Les entreprises ont une conception du KM au service de la performance opérationnelle et dans une moindre mesure de la maîtrise des risques. Le concept de retour sur investissement y règne en maître, et il oriente les activités de KM vers le gain de temps : le système KM doit permettre de réaliser des tâches plus rapidement, et accessoirement sans se tromper. Il est centré sur les collaborateurs et sur les clients, et son horizon est à court ou moyen terme. Les organisations centrées sur l’aide au développement et sur la promotion d’une économie plus responsable et protectrice de l’environnement ont un horizon beaucoup plus lointain, et implique un plus grand nombre d’acteurs : les pouvoirs publics, les médias, le système éducatif, les porteurs de projets, les populations locales…
Alors que la lutte contre le dérèglement climatique et la protection des écosystèmes devient un sujet majeur pour l’humanité, on peut se demander si les entreprises n’auraient pas à apprendre des pratiques KM des organisations qui œuvrent pour le développement durable, et de façon symétrique si les meilleures pratiques de KM des entreprises ne pourraient pas inspirer les initiatives en faveur de l’environnement et de la transition énergétique.

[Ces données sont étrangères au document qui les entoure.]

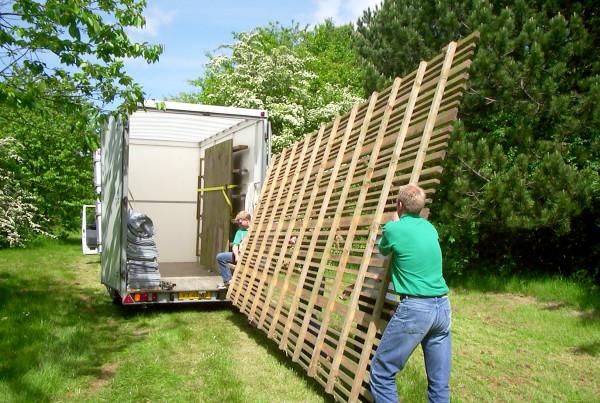 Flyttefolk løfter del til kolonihavehus ind på trailer.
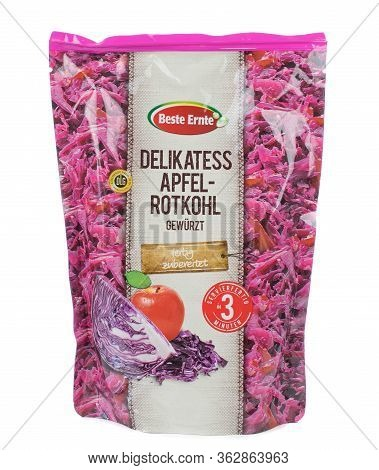 Niedersachsen, Germany April 23, 2020: A Bag Of Shredded Apple And Red Cabbage On A White Background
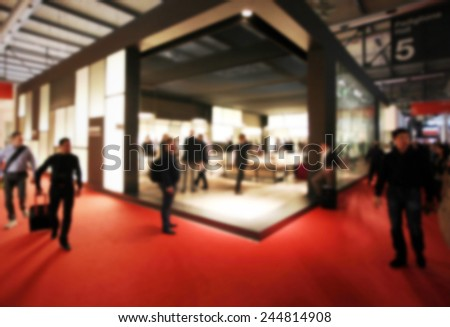 Trade show generic background. Intentionally blurred post production. Humans not recognizable. - stock photo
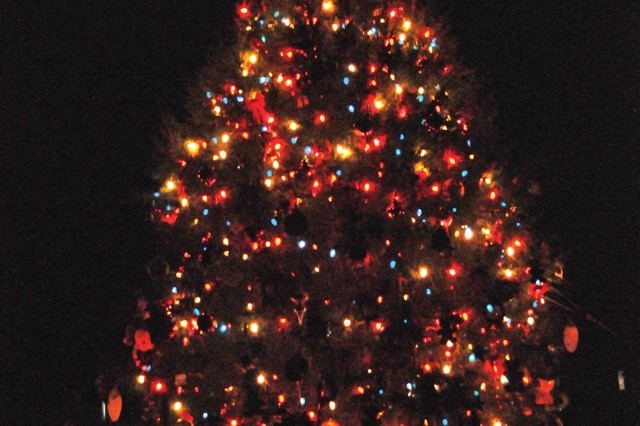A towering Christmas tree sheds light on Howze Parade Field after the Dec. 3 tree lighting ceremony.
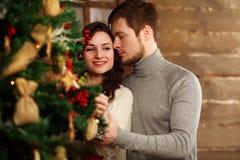 Le jeune couple dans l'amour décore l'arbre de Noël à la maison Image libre de droits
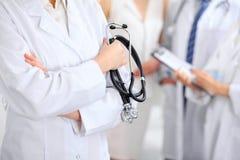 Женский доктор держа стетоскоп в его руке, 2 доктора и пациент на предпосылке Стоковые Изображения RF
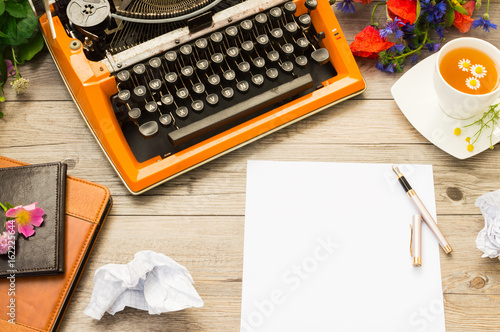 Workspace with orange vintage typewriter with white blank. Bouquet of summer field flowers, pen and cup of chamomile tea.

Commençons par tenter de comprendre les similitudes et les différences.
Les similitudes
Quel que soit l’objectif mesurable poursuivi par la mise en place d’un système de KM, son principe fondateur est celui d’organisation apprenante : faire en sorte que tout ce qu’on apprend à titre individuel dans l’exercice de ses fonctions soit partagé avec d’autres et devienne un savoir de l’organisation dans son ensemble. Et cela passe par les mêmes étapes du cycle de la connaissance : l’acquisition, via la formation, les échanges ou l’expérience ; le partage, via les équipes, les départements ou les communautés ; l’explicitation sous forme de données, de documents, d’images ou de codes informatiques ; le stockage dans des bibliothèques en ligne, des bases de connaissances ou des bases de données ; et enfin la diffusion via les plateformes, les moteurs de recherche et l’IA.
La mise en place d’un système de KM est de ce fait un projet fondamentalement culturel, qui s’appuie sur des communautés et des portails de savoirs. La clé du succès est toujours dans la notion d’engagement. Il n’y a pas de KM efficace dans les organisations qui n’accordent pas d’importance à l’adhésion forte de toutes les personnes impliquées au projet porté par l’organisation.
Les principes de base sont donc les mêmes quelle que soit l’organisation.
Les différences
La première différence réside dans la structuration-même des parties prenantes. Dans une entreprise, les missions et rôles des collaborateurs sont clairs et ils sont au service d’un objectif simple : satisfaire le client. Les équipes projet produisent des livrables, les managers décident et allouent les ressources, les communautés partagent les connaissances, et le juge ultime de l’efficacité du système est incarné par le client, qui s’exprime sur les coûts, la qualité et le délai. Et au centre du dispositif, il y a le P-DG, garant de la culture d’entreprise.
Dans une initiative de développement durable, de transition énergétique ou de protection de l’environnement, il n’y a pas de centre ; il y a une grande diversité de parties prenantes, et appartenant à des mondes différents : éducation, économie, industrie, environnement, médias, et bien sûr politique. Ainsi, pour parvenir à une prise de décision et à la mise en œuvre de l’action, il faut pouvoir
- Mettre en place un processus à long terme de renforcement des capacités des représentants du gouvernement au niveau national et au niveau local, ainsi que les jeunes, les journalistes et le grand public, pour leur faire prendre conscience des principes fondamentaux, des concepts et des réponses potentielles ;
- Établir des relations de partenariats avec des alliés essentiels, y compris dans les ministères et parlements, qui pourrait défendre certaines positions et soutenir leur mise en œuvre;
- Susciter l’engagement participatif des parties prenantes en utilisant des outils interactifs pour produire une compréhension plus approfondie des risques, des défis et des besoins et des réponses.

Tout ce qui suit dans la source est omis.